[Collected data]
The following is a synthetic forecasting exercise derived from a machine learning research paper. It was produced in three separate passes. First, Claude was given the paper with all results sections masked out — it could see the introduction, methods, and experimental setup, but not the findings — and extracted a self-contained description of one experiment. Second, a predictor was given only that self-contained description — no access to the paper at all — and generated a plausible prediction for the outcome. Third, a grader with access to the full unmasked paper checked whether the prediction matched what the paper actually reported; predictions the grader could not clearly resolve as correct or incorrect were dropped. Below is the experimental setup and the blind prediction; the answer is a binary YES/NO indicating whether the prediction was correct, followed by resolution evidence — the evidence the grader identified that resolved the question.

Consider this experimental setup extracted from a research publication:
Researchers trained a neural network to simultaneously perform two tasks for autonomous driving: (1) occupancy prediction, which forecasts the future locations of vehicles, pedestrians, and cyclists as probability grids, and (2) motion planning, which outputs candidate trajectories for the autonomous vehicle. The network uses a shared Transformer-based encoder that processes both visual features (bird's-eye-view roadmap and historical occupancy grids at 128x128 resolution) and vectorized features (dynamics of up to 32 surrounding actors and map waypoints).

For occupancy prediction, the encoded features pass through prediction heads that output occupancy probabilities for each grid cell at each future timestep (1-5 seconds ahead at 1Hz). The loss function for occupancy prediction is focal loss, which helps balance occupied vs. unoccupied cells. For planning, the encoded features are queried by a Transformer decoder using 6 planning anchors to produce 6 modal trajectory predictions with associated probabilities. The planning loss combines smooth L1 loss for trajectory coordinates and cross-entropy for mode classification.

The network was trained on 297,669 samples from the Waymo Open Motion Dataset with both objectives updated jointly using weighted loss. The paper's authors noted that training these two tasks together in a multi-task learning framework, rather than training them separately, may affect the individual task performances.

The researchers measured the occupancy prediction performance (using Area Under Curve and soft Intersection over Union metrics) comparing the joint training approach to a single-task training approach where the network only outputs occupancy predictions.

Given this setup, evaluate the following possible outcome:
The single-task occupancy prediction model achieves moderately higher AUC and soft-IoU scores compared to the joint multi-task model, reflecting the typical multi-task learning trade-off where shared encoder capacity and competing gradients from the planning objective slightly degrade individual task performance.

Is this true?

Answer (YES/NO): NO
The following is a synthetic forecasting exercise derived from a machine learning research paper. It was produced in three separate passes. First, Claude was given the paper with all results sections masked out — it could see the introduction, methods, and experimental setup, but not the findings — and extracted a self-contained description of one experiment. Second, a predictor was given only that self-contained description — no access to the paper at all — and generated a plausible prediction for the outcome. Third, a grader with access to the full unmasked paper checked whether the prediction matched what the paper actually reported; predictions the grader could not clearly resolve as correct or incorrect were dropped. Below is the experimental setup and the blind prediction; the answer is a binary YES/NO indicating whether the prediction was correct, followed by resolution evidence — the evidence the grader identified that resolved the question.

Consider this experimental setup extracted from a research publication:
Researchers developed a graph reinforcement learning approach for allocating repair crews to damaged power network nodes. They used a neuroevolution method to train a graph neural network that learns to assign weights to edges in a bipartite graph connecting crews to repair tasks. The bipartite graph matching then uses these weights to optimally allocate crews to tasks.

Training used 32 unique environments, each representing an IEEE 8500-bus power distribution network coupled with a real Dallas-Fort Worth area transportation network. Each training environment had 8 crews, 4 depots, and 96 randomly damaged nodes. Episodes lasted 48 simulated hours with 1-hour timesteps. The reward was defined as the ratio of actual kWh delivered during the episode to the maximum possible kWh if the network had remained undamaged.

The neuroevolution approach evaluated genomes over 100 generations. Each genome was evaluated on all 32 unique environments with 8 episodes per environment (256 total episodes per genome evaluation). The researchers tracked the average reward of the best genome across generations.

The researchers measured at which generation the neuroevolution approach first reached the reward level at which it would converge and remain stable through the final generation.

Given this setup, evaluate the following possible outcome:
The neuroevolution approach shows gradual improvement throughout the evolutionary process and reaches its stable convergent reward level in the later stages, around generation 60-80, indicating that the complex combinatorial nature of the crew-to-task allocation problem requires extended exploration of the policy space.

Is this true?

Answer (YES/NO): NO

= What the exercise asks =
Only a number is wanted here: the tally of lines in the entries that include the word "which".

= Result of the task =
3